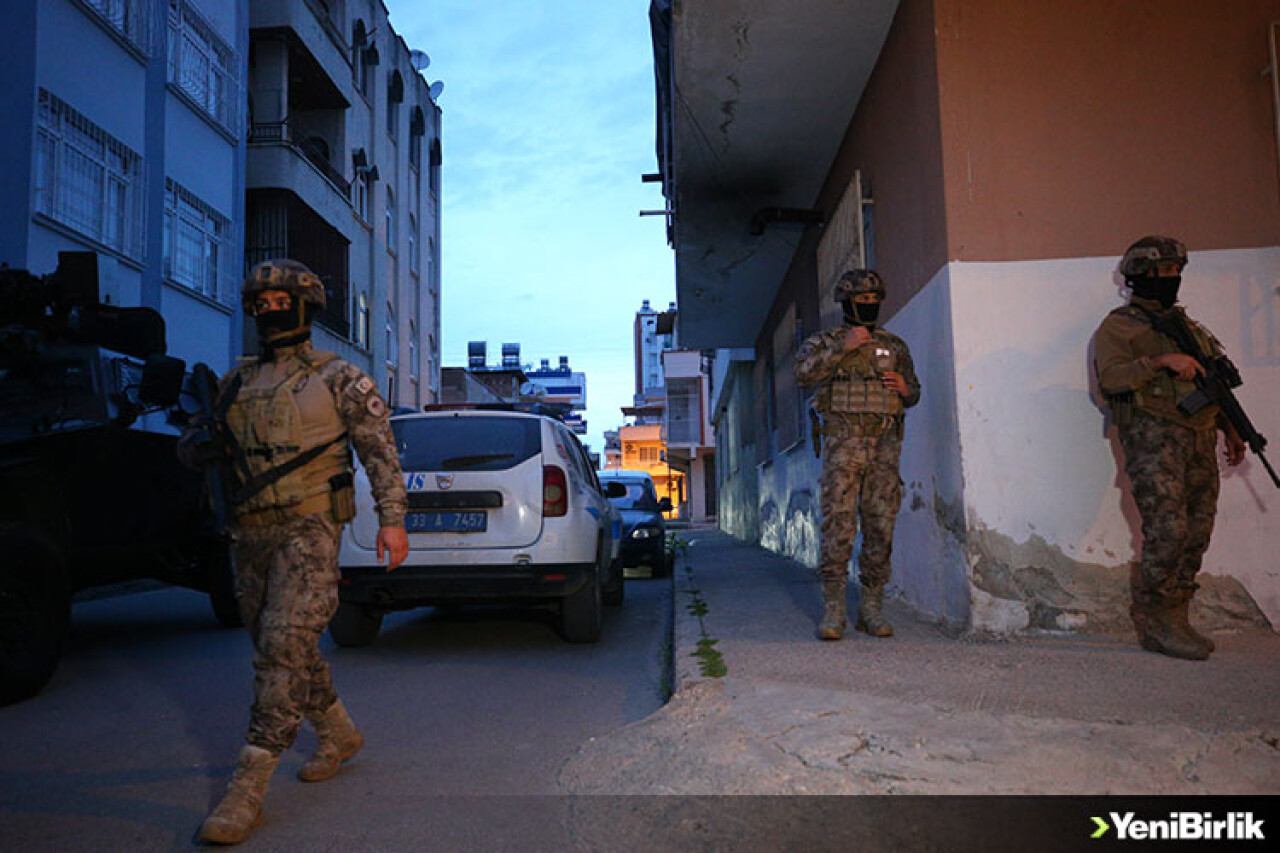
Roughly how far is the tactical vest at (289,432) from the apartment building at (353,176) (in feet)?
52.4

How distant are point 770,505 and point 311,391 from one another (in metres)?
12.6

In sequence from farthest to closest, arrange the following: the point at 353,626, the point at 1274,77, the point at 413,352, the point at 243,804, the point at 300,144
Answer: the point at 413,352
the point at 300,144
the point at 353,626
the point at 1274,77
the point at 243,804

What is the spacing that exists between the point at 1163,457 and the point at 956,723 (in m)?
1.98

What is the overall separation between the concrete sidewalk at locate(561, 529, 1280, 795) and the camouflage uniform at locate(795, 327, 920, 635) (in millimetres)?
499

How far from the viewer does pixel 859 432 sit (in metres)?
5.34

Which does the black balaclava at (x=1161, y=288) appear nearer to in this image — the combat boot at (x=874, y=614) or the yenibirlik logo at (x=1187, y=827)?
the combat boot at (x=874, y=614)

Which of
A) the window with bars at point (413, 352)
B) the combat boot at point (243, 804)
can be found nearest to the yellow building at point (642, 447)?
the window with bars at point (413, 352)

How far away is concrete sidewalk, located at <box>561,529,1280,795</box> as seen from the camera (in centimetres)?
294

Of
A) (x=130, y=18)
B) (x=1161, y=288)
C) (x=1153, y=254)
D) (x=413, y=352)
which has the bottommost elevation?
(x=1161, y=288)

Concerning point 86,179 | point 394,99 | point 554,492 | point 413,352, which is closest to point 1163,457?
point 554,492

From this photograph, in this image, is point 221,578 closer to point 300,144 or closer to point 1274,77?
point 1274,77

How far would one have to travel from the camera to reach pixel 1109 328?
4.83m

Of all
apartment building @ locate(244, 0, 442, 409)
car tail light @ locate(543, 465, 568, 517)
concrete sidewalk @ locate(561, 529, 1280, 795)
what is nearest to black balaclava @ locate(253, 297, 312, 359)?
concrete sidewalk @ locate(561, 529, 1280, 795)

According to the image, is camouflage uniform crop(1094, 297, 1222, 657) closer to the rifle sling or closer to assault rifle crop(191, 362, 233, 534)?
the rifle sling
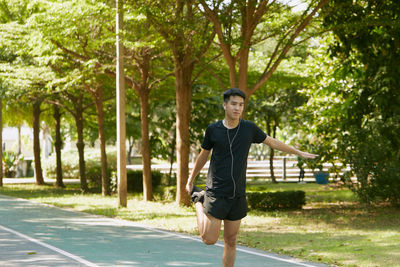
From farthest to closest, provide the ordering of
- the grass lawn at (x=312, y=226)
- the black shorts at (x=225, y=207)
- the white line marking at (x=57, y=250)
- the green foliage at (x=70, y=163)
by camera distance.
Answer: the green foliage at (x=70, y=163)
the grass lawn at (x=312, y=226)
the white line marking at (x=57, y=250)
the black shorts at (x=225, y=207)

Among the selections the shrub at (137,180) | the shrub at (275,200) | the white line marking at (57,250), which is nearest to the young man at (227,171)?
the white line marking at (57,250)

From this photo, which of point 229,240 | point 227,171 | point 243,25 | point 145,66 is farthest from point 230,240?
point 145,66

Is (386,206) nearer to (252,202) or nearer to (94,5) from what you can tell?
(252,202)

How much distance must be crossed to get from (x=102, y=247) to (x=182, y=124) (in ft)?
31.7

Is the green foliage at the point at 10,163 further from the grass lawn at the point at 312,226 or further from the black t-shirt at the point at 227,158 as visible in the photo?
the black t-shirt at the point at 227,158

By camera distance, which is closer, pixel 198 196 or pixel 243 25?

==

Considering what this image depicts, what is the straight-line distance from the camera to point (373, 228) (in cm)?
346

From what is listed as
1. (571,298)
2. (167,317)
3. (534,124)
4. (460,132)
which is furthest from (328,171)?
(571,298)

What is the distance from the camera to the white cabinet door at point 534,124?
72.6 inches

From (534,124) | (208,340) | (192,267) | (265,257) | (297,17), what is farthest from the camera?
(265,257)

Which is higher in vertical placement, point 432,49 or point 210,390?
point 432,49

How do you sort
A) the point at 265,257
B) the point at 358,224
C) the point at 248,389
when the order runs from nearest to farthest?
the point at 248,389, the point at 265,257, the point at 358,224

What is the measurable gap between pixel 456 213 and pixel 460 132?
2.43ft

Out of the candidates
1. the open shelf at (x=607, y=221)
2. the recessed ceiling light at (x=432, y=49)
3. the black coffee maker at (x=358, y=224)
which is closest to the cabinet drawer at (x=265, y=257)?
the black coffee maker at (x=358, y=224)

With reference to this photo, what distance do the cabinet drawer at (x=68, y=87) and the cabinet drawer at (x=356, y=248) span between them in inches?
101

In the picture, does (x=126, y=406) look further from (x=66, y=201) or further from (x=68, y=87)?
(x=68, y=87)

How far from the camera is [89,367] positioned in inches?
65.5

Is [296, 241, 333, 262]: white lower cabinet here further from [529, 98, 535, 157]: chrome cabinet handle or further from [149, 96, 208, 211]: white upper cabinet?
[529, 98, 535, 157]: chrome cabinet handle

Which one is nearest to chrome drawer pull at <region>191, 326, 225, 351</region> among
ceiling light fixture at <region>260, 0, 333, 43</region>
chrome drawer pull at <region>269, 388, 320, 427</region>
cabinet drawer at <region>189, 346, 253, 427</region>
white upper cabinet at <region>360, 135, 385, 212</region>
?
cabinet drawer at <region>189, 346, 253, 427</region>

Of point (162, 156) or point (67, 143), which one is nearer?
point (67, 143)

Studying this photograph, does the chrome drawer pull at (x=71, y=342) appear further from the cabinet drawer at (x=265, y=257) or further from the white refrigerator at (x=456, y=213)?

--

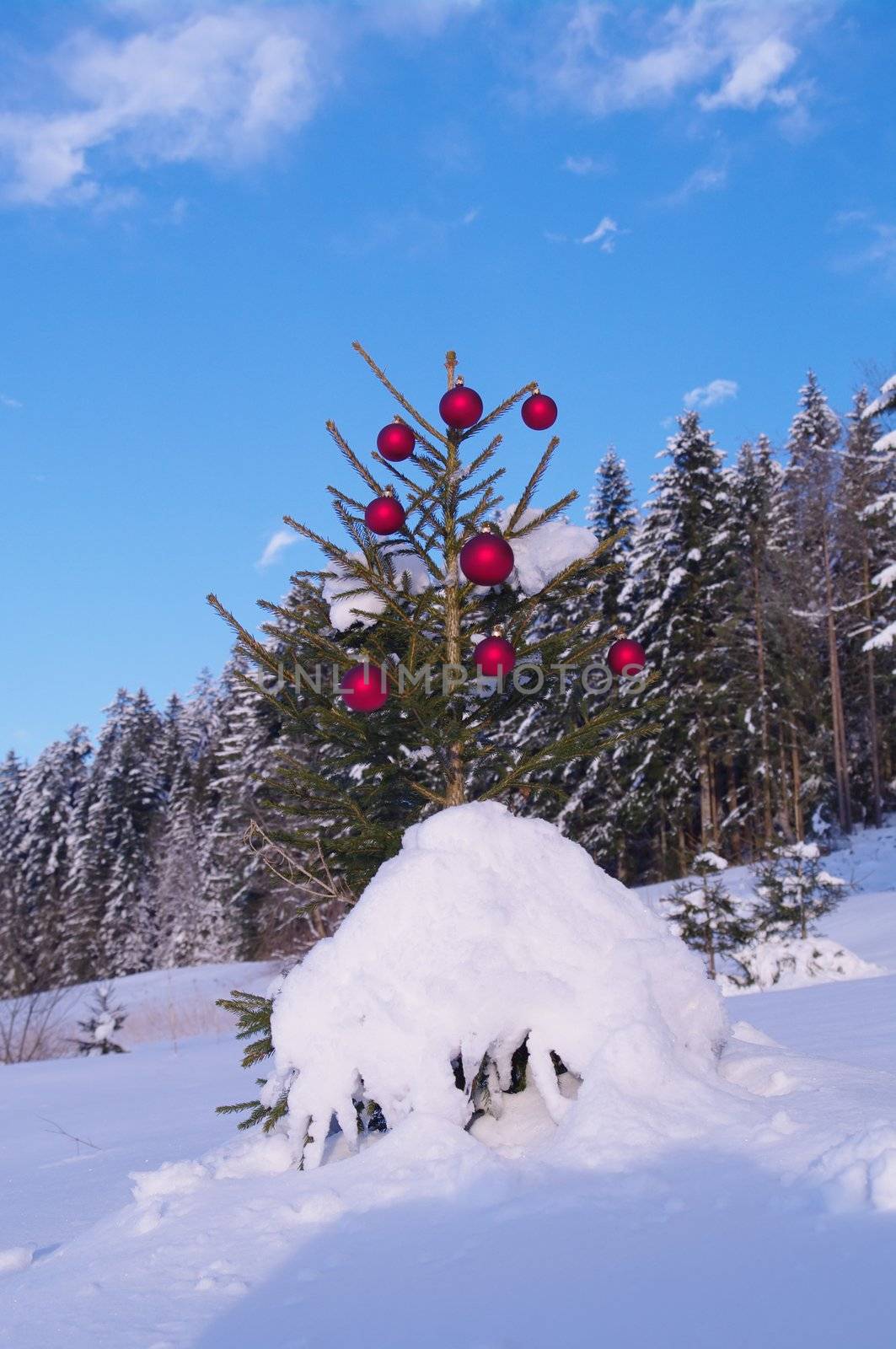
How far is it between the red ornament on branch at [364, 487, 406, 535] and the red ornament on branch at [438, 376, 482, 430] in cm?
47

### SHORT PROBLEM
List every line in the items above that contains the word "maker".

### WRITTEN ANSWER
3. the black coffee maker at (x=358, y=224)
the black coffee maker at (x=358, y=224)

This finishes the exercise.